Autre élément d’échec de nos forces de maintien de l’ordre, la complicité morbide des populations et surtout des chefs traditionnels, véritables protecteurs de coupeurs de route. "Certains chefs traditionnels ont même des gangs qu’ils renseignent. Puisqu’ils maîtrisent les grandes bergeries et les riches éleveurs capables de verser aussi immédiatement la rançon.
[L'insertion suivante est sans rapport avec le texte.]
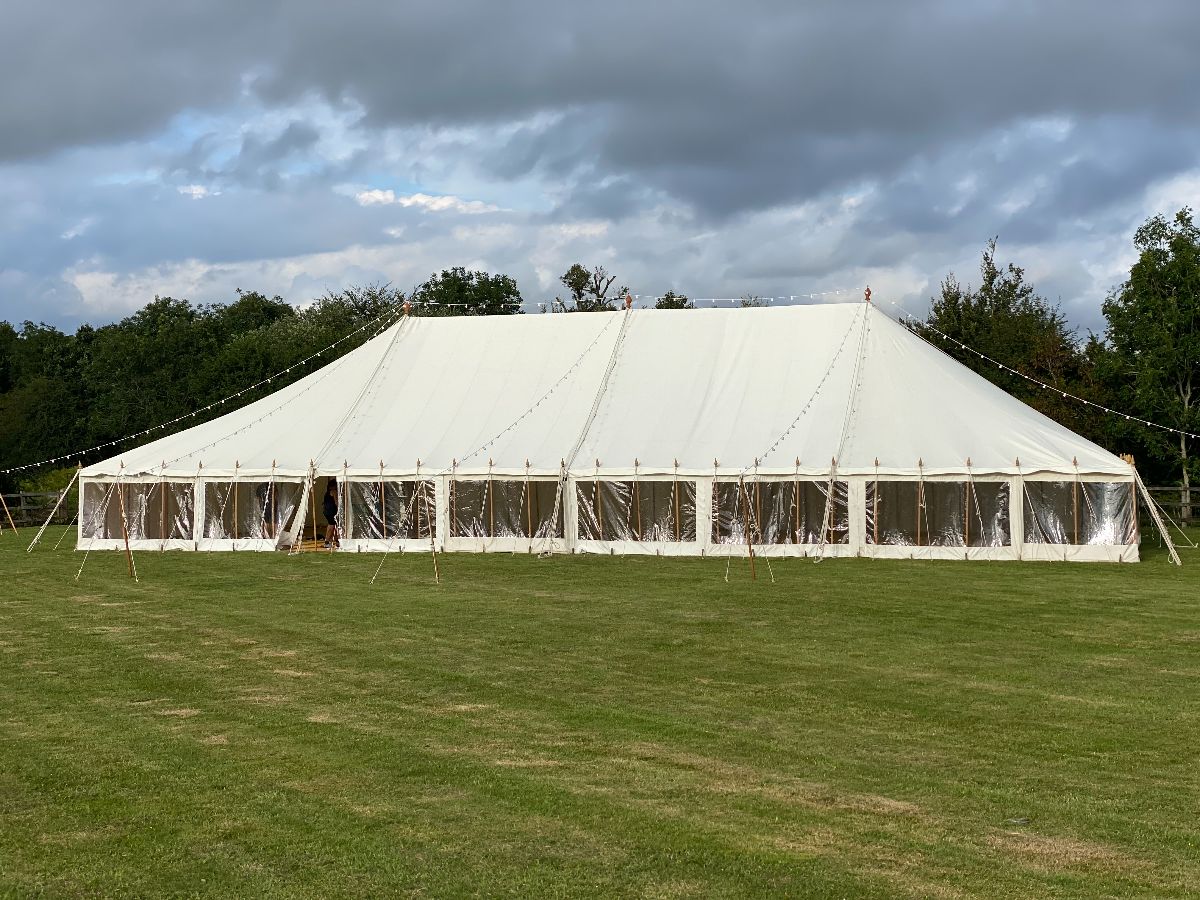 Lewis Marquees-Image-13
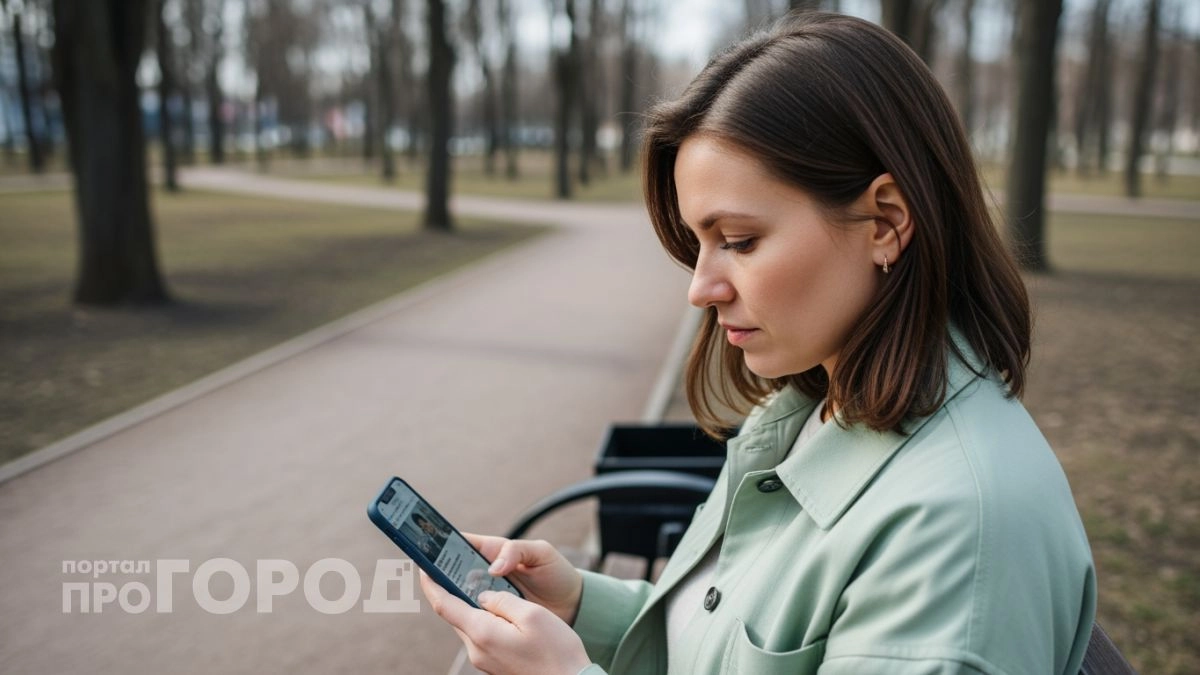 Всего три слова в ответ на хамство — и агрессор теряется, не зная, как продолжить разговор с вами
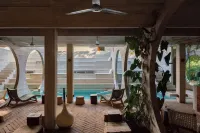 Casa to - Pet Friendly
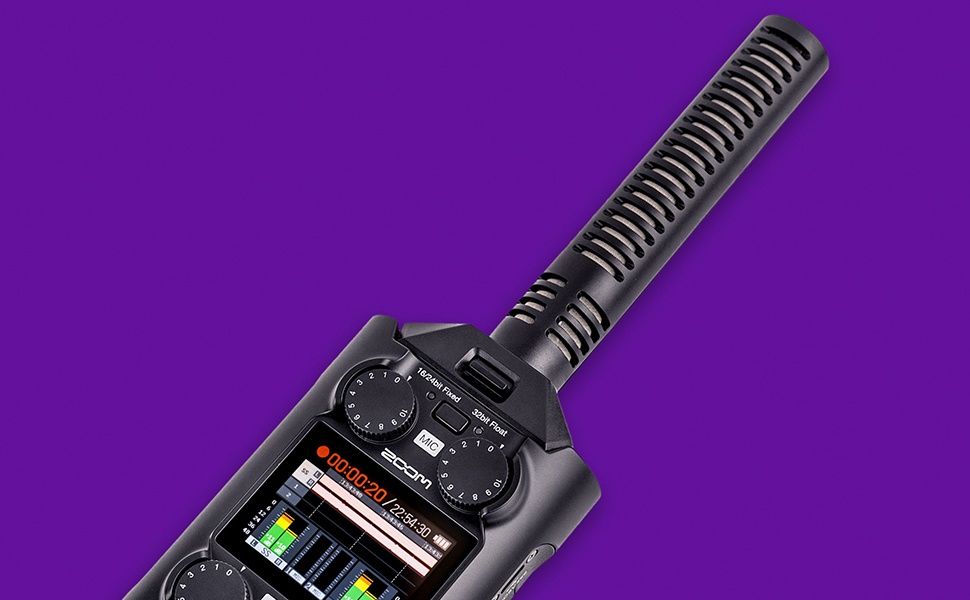 H5studio_SSH-6e 製品画像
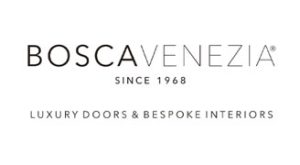BOSCAVENEZIA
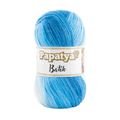 Papatya Batik Yarn 10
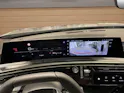 Peugeot 3008 1.2 Hybrid GT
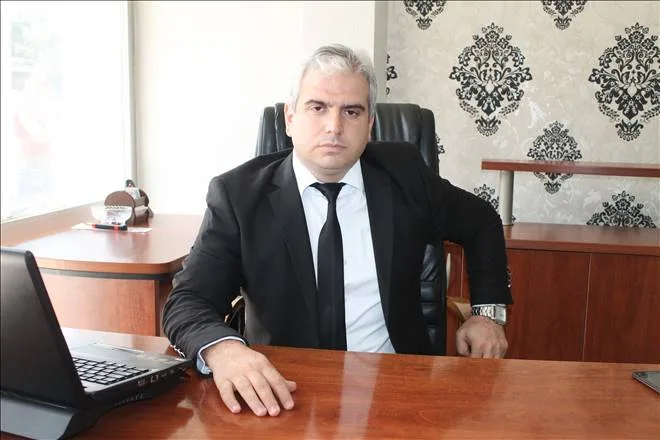 İnegöl Kültür de dönüşümü tamamlandı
Sinon comment comprendre que des ravisseurs venus de loin n’ont aucun mal à mettre le grappin sur les otages dont les parents sont fortunés ?", s’exclame un gendarme retraité, ayant fourbi ses armes dans ce coin.
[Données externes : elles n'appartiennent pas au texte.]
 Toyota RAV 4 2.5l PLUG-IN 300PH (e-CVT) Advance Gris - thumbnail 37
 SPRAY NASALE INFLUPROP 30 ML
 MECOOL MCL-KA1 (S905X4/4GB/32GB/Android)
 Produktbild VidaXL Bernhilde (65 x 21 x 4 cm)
C’est peut-être ce qui justifie l’empressement du secrétaire d’Etat à la défense à élargir la séance de travail avec ses collaborateurs aux autorités traditionnelles, lors de sa visite de 72 heures dans l’Extrême Nord du 5 au 7 novembre 2008. Jean Baptiste Bokam a sommé les chefs de premier et second degré des localités parcourues (Mora, Moutourwa, Midjiving, Kaélé Taibong) de collaborer efficacement avec les forces de l’ordre pour venir à bout de l’insécurité qui règne dans leur territoire de commandement.

Cette connexion mafieuse des chefs traditionnels avec les coupeurs de routes est de plus en plus avérée. En témoigne le suicide l’année dernière du Lamido de Boukoula dans le Mayo Tsanaga. Sa complicité avec des coupeurs de route ayant été mise à nue et se voyant dans le collimateur du Bir, le chef traditionnel a préféré se donner la mort pour éviter un majestueux affront. L’exploitation des messages contenus dans son téléphone portable avait permis de mettre le grappin sur trois redoutables coupeurs de route. "On connaît la connexion de plusieurs chefs traditionnels avec des malfrats, mais comme on n’a pas les preuves matérielles suffisantes contre eux, on ne peut pas les interpeller comme ça. Mais nous les filons méticuleusement", affirme un agent de la compagnie de gendarmerie du Mayo Kani. C’est d’ailleurs pour cette raison que les responsables de la gendarmerie hésitent à interpeller le Lamido de Midjiving dont dépend le village Mizao.